* [Task inputs]:
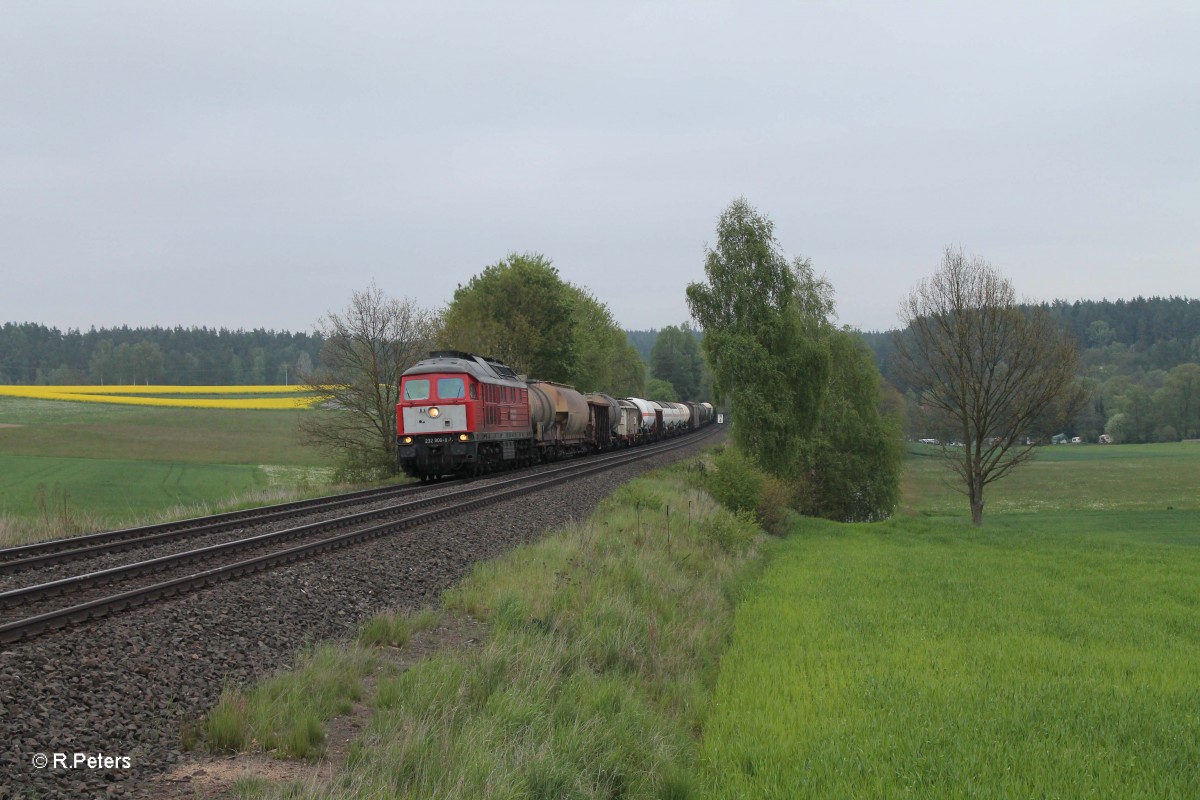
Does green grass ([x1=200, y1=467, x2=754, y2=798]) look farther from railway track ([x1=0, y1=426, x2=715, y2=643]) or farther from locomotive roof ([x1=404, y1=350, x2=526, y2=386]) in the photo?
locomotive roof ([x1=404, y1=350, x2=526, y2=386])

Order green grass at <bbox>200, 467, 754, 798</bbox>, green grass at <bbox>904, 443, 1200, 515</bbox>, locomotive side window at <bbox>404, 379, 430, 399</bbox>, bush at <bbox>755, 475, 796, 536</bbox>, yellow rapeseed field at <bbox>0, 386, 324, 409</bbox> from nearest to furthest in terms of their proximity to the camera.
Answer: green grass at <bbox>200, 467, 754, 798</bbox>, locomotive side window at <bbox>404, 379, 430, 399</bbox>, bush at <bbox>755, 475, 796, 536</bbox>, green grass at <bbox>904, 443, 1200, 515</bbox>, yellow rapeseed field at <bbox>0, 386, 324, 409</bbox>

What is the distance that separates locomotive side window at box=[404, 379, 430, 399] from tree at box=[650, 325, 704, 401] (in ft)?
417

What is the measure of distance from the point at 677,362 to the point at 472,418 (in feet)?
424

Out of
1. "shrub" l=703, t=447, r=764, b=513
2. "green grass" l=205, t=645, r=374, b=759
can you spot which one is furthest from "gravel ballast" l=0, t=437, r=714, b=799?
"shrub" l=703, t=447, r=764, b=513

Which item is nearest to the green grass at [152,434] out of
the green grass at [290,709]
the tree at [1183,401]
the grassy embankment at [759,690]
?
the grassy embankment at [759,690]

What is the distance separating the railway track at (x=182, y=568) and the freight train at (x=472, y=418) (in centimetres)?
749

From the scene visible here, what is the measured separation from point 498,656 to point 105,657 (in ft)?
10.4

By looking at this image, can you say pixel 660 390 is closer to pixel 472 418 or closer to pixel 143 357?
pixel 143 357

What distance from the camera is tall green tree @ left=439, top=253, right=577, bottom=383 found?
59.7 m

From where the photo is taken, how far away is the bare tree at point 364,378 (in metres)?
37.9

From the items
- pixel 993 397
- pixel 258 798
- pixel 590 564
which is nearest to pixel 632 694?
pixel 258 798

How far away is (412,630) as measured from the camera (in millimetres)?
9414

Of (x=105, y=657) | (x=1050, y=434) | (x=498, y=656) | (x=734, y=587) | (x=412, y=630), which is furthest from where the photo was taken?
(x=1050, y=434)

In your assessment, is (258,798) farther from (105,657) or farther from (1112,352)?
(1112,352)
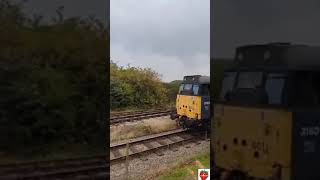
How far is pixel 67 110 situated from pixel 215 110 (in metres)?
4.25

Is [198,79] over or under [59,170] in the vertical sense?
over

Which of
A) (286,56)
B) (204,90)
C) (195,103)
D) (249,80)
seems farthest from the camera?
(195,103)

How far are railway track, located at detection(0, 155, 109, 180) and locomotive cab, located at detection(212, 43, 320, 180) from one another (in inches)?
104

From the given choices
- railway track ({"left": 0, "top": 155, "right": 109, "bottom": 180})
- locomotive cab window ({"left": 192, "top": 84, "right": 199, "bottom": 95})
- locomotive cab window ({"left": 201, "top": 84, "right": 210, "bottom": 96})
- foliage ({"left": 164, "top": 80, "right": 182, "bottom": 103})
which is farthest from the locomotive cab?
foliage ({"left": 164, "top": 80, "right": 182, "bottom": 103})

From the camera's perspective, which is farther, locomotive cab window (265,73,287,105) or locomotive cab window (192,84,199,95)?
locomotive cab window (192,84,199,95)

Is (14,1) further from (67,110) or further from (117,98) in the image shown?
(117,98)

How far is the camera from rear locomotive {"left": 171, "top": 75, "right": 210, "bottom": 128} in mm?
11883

* [Work instructions]:
Copy the records word for word, starting at the line that contains "From the given choices" and ending with the last line of the records, with both included.

* [Reply to the task]:
From the given choices
- railway track ({"left": 0, "top": 155, "right": 109, "bottom": 180})
- locomotive cab window ({"left": 192, "top": 84, "right": 199, "bottom": 95})
- locomotive cab window ({"left": 201, "top": 84, "right": 210, "bottom": 96})
- foliage ({"left": 164, "top": 80, "right": 182, "bottom": 103})
which is farthest from the locomotive cab?
foliage ({"left": 164, "top": 80, "right": 182, "bottom": 103})

From the camera's perspective, which is farther, locomotive cab window (265,73,287,105) or locomotive cab window (192,84,199,95)?
locomotive cab window (192,84,199,95)

Is (14,1) further from (67,110) or further from (117,98) in the image shown?
(117,98)

How far is the camera from rear locomotive {"left": 171, "top": 75, "right": 210, "bottom": 128} in mm?
11883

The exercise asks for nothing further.